You can hack the shit out of your console within the privacy of your own network, just don't take it out on the "road".....
"Sometimes, these modifications mean that the government will no longer allow my car on the public road (ie, makes the car "illegal") but I can still use it on private roads/tracks."
Following on from that analogy even tracks have regulations and if your car does not fit inside the regulations (psn T&C) then you are not allowed to compete/practice with cars that do fit the regulations (unjailbroken consoles)
How else would it notify you an update was available? It's "phoned home" on startup, right? Or am I missing something here?
...that it only used to "phone home" for software updates when you logged in to the PSN.
Do T&C apply to me if I buy a second hand console? Purely for Linux of course :)
"... into its terms and conditions since at least 2006... It's been known for a while..."
The T&Cs are never read by the masses, so it's not really known by the masses either.
...ignorance is no defence.
I'm sure that there was a report about this yesterday here at ElReg. I'm pretty sure I posted comments that almost exactly matched the comments of this leading security dood. I'm by no means an expert on this kind of thing, but a small amount of RESEARCH would have lead your 'journalists' to the same information.
sony has to protect the integrity of their hardware.
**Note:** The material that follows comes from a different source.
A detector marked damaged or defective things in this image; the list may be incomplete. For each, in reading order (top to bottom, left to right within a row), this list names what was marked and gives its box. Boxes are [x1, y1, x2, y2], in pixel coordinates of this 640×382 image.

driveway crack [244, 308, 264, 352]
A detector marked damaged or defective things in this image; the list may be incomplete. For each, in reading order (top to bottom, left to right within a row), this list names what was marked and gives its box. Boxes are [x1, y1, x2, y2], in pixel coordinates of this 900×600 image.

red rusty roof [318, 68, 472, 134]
Anyone remember the dreamcast by sega
? The same thing will happen if Sony allows hacking to continue yeah people may say "its my device we should be able to do what we like with it" if Sony allowed hackers to root the console and play copied/backed up games developers will stop making games for the console (as the amount of copied games would outweigh the legitimate ones plus cheating in games would be rife) As mentioned before if you want to maintain a rooted console don't connect it to the internet.
Talk about missing the point. Claiming its all OK because sony buried the 'right' to do this in a ream of T&Cs that nobody reads or accepts is a view only a lawyer could love.
Is he OK will sony sawing off his left leg because they buried the right to "remove external customer entities" in section 14, subsection 23-1, paragraph 7, point c ?
Anything that's tried to be imposed post purchase is invalid, and that includes the totality of the sony b*llsh*t. The only T&Cs that are in place are MINE, imposed by ME, when I paid MY money. The sooner the lawyers are forced to accept this, at gunpoint if necessary, the better the world will be.
sony need to accept that the PS3 is a device owned by the person paying the money, that they can do what they want with it, and attempts to impose locks on that right are subject to punishment of those concerned - with two bricks if necessary.
Dont think you got the gist here, the hardware is yours, do with it what you will, however using it on sony's network outside the T&C , ie hacking or piracy etc is the whole point, if you want to mod YOUR equipment then do so just expect it to be taken of the network.or road as analogy seems to be in this forum.